The Munnekekezijlstermolen is what the Dutch describe as a "stellingmolen". It is a smock mill on a three-storey brick base, there is a stage at second-floor level, 6.12 m above ground level. Attached to the base is the brick shed housing the auxiliary engine. The smock and cap are thatched. The mill is winded by tailpole and winch. The sails are Common sails, with the Fok system on the leading edges. They have a span of 21.40 m. The sails are carried on a cast-iron windshaft, which was cast in 1870 by De Prins van Oranje of The Hague, South Holland.
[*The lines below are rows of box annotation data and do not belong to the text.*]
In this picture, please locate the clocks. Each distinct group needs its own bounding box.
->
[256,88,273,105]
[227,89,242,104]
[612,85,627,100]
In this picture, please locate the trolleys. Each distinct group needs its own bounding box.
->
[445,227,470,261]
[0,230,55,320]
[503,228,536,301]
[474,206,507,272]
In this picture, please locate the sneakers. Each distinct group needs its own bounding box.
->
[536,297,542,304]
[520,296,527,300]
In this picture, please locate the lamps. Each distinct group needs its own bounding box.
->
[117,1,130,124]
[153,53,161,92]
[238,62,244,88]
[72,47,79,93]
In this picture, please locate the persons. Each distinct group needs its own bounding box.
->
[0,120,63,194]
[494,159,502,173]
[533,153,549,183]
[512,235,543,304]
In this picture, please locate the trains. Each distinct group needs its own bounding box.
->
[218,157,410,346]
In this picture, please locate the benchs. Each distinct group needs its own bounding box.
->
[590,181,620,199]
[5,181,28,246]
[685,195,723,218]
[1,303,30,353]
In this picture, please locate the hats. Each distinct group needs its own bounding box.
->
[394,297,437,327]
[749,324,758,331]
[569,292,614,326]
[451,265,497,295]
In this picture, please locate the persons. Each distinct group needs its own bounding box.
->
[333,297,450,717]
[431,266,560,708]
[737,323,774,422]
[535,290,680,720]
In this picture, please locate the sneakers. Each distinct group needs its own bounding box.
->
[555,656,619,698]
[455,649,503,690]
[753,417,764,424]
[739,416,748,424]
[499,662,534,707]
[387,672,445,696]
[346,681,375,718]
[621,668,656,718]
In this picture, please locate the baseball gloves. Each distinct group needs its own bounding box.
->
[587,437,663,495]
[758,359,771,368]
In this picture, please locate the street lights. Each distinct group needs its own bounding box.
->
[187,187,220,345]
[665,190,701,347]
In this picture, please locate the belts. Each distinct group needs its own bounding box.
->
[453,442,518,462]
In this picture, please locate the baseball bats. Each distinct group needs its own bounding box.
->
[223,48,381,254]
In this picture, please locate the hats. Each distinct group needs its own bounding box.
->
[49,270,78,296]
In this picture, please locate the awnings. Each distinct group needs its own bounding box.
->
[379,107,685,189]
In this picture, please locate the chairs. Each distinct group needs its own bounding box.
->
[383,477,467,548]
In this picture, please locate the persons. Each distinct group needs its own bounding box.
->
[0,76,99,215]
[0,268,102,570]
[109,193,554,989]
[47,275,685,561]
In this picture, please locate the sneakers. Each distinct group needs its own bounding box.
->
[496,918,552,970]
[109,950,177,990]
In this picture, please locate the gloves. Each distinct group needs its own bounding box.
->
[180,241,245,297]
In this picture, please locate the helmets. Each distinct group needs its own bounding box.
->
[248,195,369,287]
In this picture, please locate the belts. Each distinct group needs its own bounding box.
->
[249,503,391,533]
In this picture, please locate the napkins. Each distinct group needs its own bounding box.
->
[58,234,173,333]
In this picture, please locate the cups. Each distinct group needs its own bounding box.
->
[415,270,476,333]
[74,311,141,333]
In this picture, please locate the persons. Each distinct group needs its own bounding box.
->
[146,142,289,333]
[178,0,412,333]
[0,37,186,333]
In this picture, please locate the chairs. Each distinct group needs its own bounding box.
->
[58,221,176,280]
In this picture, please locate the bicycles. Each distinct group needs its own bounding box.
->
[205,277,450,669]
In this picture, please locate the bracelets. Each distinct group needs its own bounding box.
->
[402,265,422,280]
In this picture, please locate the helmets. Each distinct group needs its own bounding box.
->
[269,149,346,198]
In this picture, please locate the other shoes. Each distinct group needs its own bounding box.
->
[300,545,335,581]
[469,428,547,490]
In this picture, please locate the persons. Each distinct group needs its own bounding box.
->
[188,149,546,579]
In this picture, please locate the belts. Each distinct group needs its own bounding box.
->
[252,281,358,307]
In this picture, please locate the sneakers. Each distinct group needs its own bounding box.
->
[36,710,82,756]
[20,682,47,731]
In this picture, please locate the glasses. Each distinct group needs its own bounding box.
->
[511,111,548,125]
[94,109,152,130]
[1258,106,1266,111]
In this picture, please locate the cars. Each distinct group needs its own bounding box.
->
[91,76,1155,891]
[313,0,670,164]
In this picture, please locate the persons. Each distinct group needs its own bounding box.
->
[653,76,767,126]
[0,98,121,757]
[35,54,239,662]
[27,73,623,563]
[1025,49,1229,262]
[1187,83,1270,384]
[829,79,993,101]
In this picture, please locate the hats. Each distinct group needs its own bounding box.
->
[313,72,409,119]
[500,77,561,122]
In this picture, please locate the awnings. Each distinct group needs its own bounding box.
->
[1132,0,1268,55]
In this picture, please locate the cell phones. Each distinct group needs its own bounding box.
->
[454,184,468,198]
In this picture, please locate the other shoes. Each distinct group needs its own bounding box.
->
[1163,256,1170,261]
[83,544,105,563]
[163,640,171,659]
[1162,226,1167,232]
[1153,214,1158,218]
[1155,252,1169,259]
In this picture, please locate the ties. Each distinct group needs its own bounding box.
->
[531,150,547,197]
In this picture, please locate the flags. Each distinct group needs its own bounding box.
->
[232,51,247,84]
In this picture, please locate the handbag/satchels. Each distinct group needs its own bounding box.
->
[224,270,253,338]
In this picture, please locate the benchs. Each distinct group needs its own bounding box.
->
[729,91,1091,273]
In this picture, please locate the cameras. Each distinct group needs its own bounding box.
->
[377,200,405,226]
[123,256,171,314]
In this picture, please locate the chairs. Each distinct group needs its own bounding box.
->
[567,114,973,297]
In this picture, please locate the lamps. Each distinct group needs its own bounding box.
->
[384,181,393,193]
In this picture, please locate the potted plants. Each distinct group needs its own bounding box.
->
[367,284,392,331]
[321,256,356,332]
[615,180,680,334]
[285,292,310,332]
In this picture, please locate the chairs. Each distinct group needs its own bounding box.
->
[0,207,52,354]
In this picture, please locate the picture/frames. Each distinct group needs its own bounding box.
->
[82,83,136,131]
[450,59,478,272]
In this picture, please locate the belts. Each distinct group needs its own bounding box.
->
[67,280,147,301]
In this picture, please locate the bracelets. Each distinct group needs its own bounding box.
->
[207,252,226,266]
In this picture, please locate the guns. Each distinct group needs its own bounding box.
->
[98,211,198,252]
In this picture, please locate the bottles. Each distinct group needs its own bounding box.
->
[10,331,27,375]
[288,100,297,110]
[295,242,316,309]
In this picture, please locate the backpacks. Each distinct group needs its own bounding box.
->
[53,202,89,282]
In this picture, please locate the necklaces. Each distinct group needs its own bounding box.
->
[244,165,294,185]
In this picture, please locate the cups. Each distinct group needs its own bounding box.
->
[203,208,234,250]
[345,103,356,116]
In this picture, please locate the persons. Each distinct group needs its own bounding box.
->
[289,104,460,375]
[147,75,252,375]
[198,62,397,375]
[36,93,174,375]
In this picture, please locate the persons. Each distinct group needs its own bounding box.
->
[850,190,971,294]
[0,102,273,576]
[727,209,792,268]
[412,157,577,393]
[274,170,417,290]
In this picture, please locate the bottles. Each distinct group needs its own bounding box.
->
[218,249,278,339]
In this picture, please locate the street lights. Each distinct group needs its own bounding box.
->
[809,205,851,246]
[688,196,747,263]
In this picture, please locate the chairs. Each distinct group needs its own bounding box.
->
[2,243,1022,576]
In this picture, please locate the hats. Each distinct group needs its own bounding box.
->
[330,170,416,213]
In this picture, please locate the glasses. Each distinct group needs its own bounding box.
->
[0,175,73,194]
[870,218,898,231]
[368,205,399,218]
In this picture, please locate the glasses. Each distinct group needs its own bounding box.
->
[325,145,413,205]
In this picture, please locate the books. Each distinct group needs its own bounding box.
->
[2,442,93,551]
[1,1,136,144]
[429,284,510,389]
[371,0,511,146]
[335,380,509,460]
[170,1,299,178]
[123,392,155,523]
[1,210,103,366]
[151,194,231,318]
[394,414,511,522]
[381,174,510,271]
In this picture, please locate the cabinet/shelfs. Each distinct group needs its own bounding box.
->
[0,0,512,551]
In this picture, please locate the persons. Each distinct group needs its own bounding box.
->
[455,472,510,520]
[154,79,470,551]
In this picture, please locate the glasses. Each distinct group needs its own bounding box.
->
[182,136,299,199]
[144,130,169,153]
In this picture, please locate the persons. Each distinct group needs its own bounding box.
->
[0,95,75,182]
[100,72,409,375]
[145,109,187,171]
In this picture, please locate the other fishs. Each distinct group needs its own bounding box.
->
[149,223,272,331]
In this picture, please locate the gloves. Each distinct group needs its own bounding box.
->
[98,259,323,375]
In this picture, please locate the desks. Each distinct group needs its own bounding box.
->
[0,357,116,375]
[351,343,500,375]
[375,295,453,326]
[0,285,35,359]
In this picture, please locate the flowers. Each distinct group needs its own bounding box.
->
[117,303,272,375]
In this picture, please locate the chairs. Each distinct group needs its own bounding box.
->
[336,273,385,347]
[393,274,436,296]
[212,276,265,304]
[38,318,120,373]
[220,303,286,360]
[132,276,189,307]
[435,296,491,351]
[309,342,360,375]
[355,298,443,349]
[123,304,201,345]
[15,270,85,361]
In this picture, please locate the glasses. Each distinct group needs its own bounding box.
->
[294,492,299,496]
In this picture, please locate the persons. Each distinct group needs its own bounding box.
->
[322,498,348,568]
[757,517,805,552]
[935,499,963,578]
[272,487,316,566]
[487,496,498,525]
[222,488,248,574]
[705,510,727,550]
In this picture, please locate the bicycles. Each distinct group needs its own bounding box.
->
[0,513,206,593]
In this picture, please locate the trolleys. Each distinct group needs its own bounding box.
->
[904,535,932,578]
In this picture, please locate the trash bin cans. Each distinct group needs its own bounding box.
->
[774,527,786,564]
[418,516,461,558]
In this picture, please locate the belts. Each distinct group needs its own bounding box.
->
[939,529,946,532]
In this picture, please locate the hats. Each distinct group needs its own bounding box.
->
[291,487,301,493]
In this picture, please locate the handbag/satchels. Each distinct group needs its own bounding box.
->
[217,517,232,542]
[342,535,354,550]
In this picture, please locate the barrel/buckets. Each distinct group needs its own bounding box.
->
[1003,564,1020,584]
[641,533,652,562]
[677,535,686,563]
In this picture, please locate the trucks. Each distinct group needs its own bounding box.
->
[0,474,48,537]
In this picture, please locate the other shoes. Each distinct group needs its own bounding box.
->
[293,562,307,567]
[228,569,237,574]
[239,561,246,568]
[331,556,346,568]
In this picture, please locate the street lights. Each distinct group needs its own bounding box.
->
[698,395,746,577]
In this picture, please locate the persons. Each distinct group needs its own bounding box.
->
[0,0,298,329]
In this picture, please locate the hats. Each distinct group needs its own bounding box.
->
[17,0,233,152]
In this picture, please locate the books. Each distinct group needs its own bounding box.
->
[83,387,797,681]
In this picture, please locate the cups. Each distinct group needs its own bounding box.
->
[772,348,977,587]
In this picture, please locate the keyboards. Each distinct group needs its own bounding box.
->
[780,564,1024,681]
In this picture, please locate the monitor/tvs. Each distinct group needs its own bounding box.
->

The windshaft also carries the brake wheel, which has 59 cogs. This drives the wallower (33 cogs) at the top of the upright shaft. At the bottom of the upright shaft, the great spur wheel, which has 85 cogs. The great spur wheel drives two pairs of millstones via a lantern pinion stone nut which have 28 staves each. The millstones are 1.50 m and 1.40 m diameter. A third pair of 1.50 m diameter millstones is driven by the auxiliary diesel engine.

==Millers==
- Hermannus Dijk (1836)
- Sikkens family(1836-1961)

References for above:-

==Public access==

The Munnekezijlstermolen is open to the public on Saturdays.